There is no way to read the complete written history of anything other than trivial subjects. The history of Unitarian and Universalists is so rich and deep enough to keep the most scholarly reader busy for a lifetime. Fortunately, we can get a good sense of our history by reading the most salient selections, with a few samplings of other writings for some added spice.

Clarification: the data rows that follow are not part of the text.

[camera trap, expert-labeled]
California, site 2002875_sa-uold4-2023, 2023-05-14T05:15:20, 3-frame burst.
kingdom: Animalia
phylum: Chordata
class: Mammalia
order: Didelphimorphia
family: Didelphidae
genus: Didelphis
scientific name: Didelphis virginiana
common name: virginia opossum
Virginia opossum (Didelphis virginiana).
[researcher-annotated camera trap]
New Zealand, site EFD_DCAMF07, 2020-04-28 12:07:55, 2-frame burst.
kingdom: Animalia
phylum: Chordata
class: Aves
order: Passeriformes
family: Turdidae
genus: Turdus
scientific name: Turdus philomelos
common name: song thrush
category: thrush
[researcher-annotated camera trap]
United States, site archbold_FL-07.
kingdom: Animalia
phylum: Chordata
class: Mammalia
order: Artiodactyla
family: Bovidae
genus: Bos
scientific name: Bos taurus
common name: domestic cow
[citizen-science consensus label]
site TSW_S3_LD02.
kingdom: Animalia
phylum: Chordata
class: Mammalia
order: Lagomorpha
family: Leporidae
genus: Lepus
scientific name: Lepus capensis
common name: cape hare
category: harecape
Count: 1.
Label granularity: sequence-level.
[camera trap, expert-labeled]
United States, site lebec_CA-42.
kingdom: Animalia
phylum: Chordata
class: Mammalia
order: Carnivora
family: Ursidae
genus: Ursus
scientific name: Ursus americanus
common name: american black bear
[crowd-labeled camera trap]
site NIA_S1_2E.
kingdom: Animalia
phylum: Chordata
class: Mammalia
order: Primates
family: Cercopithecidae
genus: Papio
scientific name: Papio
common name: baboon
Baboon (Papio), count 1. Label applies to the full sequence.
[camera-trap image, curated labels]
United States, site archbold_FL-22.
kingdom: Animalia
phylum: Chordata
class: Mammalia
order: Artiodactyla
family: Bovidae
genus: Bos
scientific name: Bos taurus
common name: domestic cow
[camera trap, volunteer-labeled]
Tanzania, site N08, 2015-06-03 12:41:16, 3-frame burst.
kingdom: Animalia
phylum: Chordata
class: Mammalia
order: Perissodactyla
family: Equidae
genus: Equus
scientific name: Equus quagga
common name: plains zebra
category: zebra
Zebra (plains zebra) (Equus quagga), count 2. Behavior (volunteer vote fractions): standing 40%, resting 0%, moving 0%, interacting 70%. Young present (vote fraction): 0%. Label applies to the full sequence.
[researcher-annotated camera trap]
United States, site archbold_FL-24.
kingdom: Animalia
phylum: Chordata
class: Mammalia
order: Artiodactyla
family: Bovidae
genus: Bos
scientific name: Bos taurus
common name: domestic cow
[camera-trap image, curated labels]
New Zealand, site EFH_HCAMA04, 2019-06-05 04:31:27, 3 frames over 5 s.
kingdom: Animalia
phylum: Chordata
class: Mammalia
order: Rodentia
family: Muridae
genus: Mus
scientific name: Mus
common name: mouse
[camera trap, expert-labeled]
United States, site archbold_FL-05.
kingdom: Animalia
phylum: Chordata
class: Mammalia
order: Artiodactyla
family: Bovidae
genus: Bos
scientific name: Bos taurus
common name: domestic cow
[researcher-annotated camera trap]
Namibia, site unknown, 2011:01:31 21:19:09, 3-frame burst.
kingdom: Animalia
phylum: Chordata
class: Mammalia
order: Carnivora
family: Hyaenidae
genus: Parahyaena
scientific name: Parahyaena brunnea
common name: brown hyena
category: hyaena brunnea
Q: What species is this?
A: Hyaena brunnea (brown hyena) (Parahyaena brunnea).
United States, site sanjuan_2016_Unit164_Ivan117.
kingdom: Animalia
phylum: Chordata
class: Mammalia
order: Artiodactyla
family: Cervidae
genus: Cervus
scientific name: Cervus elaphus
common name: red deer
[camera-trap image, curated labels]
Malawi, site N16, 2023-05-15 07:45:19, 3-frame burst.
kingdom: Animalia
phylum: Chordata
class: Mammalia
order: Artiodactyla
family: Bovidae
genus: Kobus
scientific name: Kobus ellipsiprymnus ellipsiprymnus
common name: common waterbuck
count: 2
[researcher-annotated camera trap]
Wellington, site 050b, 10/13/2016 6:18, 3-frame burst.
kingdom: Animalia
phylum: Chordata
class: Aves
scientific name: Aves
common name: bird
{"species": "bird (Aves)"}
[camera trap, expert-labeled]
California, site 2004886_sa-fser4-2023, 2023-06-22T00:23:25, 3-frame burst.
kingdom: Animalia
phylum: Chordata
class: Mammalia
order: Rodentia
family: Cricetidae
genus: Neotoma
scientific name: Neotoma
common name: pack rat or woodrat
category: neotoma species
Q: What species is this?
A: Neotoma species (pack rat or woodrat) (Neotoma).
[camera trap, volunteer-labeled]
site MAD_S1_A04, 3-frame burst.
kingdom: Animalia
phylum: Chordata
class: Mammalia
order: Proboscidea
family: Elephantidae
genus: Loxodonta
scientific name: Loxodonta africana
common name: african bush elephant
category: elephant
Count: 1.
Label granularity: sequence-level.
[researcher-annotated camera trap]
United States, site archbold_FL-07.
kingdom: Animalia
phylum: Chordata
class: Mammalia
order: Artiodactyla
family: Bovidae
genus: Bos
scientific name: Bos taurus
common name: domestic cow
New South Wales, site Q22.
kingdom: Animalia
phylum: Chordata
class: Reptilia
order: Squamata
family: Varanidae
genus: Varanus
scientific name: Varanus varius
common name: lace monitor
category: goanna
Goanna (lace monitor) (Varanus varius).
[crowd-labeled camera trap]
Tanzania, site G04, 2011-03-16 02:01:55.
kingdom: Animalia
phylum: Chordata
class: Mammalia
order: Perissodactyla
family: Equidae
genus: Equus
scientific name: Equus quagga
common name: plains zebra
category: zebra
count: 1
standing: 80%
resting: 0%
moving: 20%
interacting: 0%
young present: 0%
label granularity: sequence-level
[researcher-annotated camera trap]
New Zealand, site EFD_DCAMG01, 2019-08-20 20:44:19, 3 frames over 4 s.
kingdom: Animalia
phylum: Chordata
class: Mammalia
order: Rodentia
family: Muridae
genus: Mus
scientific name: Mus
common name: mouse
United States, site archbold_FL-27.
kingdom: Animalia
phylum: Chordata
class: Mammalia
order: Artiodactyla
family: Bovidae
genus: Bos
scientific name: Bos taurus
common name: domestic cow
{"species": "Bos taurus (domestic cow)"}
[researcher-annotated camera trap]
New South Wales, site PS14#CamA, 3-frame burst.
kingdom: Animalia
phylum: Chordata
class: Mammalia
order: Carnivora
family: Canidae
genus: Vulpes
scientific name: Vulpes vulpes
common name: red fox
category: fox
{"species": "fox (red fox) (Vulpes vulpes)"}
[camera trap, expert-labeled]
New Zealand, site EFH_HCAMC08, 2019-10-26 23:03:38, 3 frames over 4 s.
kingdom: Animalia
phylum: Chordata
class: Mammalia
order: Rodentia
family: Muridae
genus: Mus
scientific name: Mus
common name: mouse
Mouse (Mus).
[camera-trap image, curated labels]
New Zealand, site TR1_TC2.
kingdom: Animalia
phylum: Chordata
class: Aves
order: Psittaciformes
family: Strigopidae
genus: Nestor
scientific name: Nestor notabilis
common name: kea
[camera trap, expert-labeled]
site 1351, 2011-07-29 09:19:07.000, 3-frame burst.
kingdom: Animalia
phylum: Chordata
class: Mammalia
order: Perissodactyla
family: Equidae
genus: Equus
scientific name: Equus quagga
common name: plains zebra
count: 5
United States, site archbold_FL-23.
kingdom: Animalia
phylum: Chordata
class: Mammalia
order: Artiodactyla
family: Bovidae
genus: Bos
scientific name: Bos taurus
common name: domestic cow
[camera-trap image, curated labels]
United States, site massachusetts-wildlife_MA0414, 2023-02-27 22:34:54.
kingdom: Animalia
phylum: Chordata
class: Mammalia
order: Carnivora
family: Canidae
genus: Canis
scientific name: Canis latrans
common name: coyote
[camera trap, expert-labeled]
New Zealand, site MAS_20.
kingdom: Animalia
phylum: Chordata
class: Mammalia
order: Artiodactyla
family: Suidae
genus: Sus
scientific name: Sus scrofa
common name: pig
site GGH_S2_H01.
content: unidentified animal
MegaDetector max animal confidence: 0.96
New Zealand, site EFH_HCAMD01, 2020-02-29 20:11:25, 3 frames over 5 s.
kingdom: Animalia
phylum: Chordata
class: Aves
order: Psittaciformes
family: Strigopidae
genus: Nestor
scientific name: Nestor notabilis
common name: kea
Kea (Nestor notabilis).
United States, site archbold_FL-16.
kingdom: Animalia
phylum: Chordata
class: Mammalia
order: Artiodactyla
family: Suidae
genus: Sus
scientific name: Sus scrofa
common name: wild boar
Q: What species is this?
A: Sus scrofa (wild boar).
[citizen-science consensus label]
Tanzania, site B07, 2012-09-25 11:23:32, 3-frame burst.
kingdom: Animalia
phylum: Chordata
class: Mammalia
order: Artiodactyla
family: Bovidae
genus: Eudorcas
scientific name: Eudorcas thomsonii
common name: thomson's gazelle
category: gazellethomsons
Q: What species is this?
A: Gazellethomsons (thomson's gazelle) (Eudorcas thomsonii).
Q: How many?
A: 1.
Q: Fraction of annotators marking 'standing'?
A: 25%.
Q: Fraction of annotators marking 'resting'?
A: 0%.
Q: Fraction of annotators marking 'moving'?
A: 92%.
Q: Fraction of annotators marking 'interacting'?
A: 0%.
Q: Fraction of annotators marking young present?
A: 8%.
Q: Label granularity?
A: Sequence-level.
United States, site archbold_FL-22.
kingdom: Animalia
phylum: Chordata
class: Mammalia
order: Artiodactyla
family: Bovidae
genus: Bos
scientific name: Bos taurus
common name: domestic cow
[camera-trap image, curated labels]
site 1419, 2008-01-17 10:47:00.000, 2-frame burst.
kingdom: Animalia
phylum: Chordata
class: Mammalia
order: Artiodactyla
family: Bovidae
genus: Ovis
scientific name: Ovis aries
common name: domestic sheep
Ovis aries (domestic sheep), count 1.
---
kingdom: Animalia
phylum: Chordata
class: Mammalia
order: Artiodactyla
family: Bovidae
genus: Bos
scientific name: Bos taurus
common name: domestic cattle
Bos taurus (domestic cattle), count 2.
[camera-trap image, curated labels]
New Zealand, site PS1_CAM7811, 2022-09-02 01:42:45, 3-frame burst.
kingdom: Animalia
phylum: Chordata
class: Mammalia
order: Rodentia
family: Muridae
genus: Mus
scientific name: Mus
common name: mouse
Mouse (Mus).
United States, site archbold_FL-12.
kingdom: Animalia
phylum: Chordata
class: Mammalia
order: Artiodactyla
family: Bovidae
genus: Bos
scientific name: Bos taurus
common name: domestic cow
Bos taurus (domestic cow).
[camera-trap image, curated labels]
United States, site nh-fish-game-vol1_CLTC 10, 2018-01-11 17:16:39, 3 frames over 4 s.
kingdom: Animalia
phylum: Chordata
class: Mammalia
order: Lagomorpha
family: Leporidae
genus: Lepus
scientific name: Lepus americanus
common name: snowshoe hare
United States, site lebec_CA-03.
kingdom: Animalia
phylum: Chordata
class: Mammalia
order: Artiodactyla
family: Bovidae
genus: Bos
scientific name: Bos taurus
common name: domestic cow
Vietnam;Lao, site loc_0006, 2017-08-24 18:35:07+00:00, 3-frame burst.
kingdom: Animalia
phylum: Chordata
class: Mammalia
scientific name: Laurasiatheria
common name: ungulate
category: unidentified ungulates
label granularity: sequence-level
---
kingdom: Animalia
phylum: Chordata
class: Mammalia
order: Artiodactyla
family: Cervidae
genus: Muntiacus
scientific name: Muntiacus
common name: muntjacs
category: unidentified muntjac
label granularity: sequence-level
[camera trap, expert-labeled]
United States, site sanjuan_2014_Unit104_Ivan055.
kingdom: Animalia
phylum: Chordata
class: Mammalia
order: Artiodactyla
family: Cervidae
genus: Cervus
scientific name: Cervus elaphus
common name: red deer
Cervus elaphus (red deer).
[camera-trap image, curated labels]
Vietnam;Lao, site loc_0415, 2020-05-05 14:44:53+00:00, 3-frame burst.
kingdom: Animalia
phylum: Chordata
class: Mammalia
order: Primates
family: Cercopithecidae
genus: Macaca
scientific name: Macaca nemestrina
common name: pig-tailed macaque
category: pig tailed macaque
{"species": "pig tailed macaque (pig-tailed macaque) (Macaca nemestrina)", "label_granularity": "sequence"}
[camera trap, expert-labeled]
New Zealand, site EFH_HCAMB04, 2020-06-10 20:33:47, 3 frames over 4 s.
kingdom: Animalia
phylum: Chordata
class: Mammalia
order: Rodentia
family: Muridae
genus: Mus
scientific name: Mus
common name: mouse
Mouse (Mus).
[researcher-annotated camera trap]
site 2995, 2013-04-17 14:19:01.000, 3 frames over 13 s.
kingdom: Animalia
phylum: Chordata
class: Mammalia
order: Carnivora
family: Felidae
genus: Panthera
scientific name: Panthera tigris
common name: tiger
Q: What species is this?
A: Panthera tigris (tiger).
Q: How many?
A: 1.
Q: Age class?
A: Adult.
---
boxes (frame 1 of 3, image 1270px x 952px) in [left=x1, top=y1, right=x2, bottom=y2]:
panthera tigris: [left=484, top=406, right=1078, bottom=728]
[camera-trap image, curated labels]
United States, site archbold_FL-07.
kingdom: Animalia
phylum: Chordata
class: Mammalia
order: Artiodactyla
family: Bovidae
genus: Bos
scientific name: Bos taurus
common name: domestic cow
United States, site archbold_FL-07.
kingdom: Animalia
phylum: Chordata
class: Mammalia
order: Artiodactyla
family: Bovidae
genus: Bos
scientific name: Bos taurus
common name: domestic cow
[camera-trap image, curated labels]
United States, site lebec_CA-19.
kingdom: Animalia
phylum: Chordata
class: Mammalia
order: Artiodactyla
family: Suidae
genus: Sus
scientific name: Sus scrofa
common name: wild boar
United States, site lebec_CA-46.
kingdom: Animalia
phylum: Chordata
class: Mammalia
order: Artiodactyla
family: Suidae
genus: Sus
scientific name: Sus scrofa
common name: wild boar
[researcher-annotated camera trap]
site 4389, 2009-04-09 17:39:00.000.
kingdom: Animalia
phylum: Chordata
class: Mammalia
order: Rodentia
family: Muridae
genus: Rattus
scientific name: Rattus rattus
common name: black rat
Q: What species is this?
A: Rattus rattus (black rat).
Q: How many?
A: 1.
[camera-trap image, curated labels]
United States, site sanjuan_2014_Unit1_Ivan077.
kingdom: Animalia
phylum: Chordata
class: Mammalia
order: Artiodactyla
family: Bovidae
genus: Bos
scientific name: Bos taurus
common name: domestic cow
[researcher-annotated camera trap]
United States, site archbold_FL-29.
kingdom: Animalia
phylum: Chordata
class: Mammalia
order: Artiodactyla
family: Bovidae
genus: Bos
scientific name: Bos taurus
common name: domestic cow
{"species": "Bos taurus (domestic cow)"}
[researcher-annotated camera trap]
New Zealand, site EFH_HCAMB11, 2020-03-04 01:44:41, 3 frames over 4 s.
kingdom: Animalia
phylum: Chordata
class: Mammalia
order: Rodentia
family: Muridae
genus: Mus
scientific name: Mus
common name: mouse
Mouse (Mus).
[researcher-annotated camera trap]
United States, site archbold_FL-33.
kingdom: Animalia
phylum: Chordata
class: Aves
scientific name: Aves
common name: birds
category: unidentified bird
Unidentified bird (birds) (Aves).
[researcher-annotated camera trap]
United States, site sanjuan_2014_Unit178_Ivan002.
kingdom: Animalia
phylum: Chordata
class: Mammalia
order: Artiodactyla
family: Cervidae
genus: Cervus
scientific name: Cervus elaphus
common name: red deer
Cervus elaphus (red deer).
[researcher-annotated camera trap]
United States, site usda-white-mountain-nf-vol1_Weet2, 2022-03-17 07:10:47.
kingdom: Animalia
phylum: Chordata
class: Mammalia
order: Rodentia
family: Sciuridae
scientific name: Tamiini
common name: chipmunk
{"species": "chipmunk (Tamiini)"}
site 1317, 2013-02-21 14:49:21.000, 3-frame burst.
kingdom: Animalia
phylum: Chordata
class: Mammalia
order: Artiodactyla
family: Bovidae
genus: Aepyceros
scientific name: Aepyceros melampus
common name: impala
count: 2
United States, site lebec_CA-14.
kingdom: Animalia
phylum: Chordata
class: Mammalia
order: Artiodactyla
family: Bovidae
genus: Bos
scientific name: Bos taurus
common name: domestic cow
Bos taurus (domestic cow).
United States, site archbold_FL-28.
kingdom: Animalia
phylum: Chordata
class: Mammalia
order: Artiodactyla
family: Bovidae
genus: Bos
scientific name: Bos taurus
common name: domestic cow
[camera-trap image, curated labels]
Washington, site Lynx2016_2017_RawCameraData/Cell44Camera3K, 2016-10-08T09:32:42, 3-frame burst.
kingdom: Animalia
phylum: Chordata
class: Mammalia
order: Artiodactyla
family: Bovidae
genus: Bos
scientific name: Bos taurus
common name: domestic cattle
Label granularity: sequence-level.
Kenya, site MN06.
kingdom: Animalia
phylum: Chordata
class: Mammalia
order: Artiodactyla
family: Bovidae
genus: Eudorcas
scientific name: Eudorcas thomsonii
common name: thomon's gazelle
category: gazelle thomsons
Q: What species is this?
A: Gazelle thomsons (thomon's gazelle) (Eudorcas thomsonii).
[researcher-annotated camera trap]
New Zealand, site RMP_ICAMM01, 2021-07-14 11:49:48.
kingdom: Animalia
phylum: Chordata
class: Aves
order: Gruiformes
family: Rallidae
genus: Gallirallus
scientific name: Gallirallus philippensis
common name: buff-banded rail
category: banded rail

I ran across such a tasty morsel when doing some research into my maternal grandfather’s family. I chanced across an autobiography (of sorts) of a Rev. John Todd (1800-1873). It is an excerpt from a diary, which lacks some of the detail and backstory that would make the whole story complete. But it is quite interesting:
March 29th. {1830}
“The Unitarians here are quite humble. They have compromised with Doctor Chaplin’s family by giving fifteen hundred dollars, and paying the costs, which will be at least four hundred dollars more. It is a sore pill for the Unitarians, but they see they must take it. The Universalists — for fully half who have sailed under Unitarian colors are in fact Universalists — have moved somewhat, and talked of forming a society and building a meeting-house. I think they will probably not do either. Just for the present time it would be well to have them drawn out by themselves, and I could wish it; but in the long run I should deprecate having such a cage built. The fowl that would flock to it out of the Unitarians would be unclean indeed.” 1
Apparently, the settlement with Doctor Chaplin’s family had something to do with the allowed use of some farm land, if the entry from a year prior is indeed related. In the entry from February 22, 1830, on the same page 214 with the above quoted entry, Rev. Todd writes about a woman who had gotten drunk and sustained mortal burns when she fell into a fire. He said:
“A few weeks ago I called on her, and warned her most solemnly against this sin {of drinking}. All her relatives are either cold Universalists or bitter Unitarians.” 1
In another passage in this book, Rev. Todd wrote about a new congregation that was in formation, and had resolved all of their difference except the issue of temperance.
I am tucking this one away in my seemingly endless “to read” list, as it gives a colorful, if grainy, portrait of the life of one of our ministers. While it was a very different time and place, I can see our heritage echoed, or at least some of our most persistent caricatures!